États-Unis, le 22 Mars 2026. La paralysie partielle (shutdown) de l’administration fédérale américaine continue de produire des effets majeurs, notamment dans le secteur du transport aérien. À travers le pays, les aéroports font face à des retards importants et à des files d’attente inhabituelles, conséquence directe du manque de personnel de sécurité. Républicains accusent les Démocrates et vice-versa.
Selon les autorités, « plus de 50 000 agents de la TSA sont sans salaire pour la troisième fois en six mois », une situation qui fragilise durablement le système. Elle aurait déjà provoqué « plus de 400 démissions » et contribué à « des pertes estimées à 2,5 milliards de dollars ».

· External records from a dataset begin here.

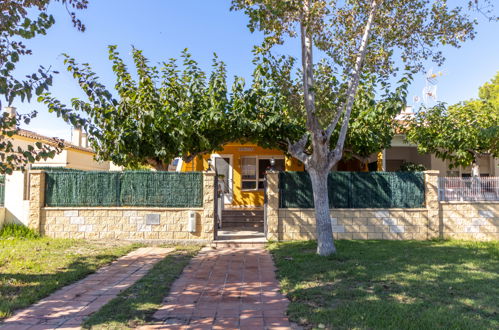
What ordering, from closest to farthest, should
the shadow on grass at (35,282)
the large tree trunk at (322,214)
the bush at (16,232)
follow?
the shadow on grass at (35,282) < the large tree trunk at (322,214) < the bush at (16,232)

Dans certains aéroports, les scènes de congestion sont particulièrement marquantes. À l’aéroport international Louis Armstrong de La Nouvelle-Orléans (MSY), des voyageurs décrivent une situation chaotique. « Ils envoient la file jusque dans le parking », témoigne un passager sur internet, évoquant des attentes pouvant dépasser plusieurs heures avant les contrôles de sécurité.
Face à cette crise, les autorités ont pris des mesures exceptionnelles. « Des agences comme l’ICE sont mobilisées pour soutenir les contrôles de sécurité », indiquent des sources fédérales, illustrant le niveau de tension sur les effectifs disponibles.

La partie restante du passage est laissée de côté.